Our methodology has three key components: a sampling strategy to generate new training and test data, a learning strategy to generate candidate surrogates from the training data, and a validation metric to evaluate candidate surrogates against the test data. For implementation, we leverage mystic37, an open-source optimization, learning, and uncertainty quantification toolkit. mystic has over a decade of use in the optimization of complex models, including using uncertainty metrics to optimally improve model accuracy and robustness and to increase the statistical robustness of surrogates. Recent developments have included configurable optimizer-directed sampling, which we use in combination with online learning to train surrogates for accuracy with respect to all future data.

Our general procedure for producing a valid surrogate starts with an initial surrogate built by training against a database of existing model evaluations. The surrogate is then tested against a validity condition (i.e., a quality metric, such as the expected model error is less than a given tolerance). If the surrogate is deemed to be valid after testing, execution stops. Otherwise, the surrogate is updated by retraining against the database of stored model evaluations, where the surrogate is validated with a fine-tuning of surrogate hyperparameters against a quality metric. If iterative retraining improves the surrogate, it is saved. Otherwise, we sample new model evaluations to generate new data. The process repeats until testing produces a valid surrogate.
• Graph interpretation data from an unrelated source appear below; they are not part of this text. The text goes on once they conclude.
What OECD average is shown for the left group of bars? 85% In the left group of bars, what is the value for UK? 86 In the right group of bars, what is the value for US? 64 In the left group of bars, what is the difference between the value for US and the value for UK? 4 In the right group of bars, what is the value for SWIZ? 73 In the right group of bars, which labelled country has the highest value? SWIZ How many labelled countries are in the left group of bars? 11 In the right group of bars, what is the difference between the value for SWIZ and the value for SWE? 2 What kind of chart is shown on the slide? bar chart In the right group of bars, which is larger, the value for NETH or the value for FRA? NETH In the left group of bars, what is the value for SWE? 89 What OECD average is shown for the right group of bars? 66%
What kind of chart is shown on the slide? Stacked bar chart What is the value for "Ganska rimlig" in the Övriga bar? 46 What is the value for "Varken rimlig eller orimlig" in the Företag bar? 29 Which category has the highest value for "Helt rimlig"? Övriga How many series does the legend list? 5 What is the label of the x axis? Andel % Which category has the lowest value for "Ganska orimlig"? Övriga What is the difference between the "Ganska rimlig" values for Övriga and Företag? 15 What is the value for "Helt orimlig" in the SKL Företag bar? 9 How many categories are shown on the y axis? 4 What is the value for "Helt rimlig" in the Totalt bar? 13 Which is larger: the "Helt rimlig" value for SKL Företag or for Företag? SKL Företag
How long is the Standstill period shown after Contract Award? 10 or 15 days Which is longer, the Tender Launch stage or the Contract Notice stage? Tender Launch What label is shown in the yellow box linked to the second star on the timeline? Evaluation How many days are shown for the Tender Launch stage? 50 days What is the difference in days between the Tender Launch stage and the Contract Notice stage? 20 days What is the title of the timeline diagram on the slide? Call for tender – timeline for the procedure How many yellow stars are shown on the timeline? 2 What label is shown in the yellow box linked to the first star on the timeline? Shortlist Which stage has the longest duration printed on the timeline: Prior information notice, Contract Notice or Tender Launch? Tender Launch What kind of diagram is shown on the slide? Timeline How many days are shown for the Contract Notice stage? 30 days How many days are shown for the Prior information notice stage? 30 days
Our procedure for producing a valid surrogate is extended for asymptotic validity by adding a validity convergence condition to be called after the surrogate is deemed test valid. Thus, instead of stopping execution when the surrogate is test valid, we merely complete an iteration toward validity convergence. If not converged, we trigger a new iteration by sampling new data and continue to iterate until the surrogate validity has converged. This iterative procedure is more likely to generate a surrogate that is valid for all future data, as we are testing for convergence of validity against unseen data over several iterations. When the database of model evaluations is sparsely populated, we expect that any new data will likely trigger a surrogate update. Note that adding new data to the database does not ensure that a surrogate will become more valid; however, our conjecture is that as we sample more of the critical points on the model’s response surface, our ability to learn a valid surrogate improves. To reduce the number of sampling iterations required, we can increase the number of samplers used in each iteration.

We focused on how the choice of sampling strategy impacts efficiency in producing an asymptotically valid surrogate, with validity defined by the evolution of the surrogate test score. We compared optimizer-directed sampling versus more traditional random sampling in the efficiency of learning the response surface, where, fundamentally, both approaches utilize an identical first draw. In ‘optimizer-driven’ sampling, the other draw uses first draw members as starting points for the optimizer instead of repeating the same probability sampling used in the first draw. This approach follows a snowball sampling of points for each first draw member, with the corresponding optimizer directing the sampling toward a critical point on the response surface. When the termination condition of the optimizer is met, probability sampling is used as in the first draw to generate a new starting point for a new optimizer and again continues until termination.

While the sampling and learning components of our workflow are fundamentally independent and are able to run asynchronously, they are linked through the database of stored model evaluations. The data points generated by the sampler are populated to the database, while the learning algorithm always uses the data contained in the database when new training is requested. If there were no concerns about minimizing the number of model evaluations, we could have samplers run continuously, feeding model evaluations into the database. However, we include sampling as part of the iterative workflow, as described above, to minimize the number of model evaluations.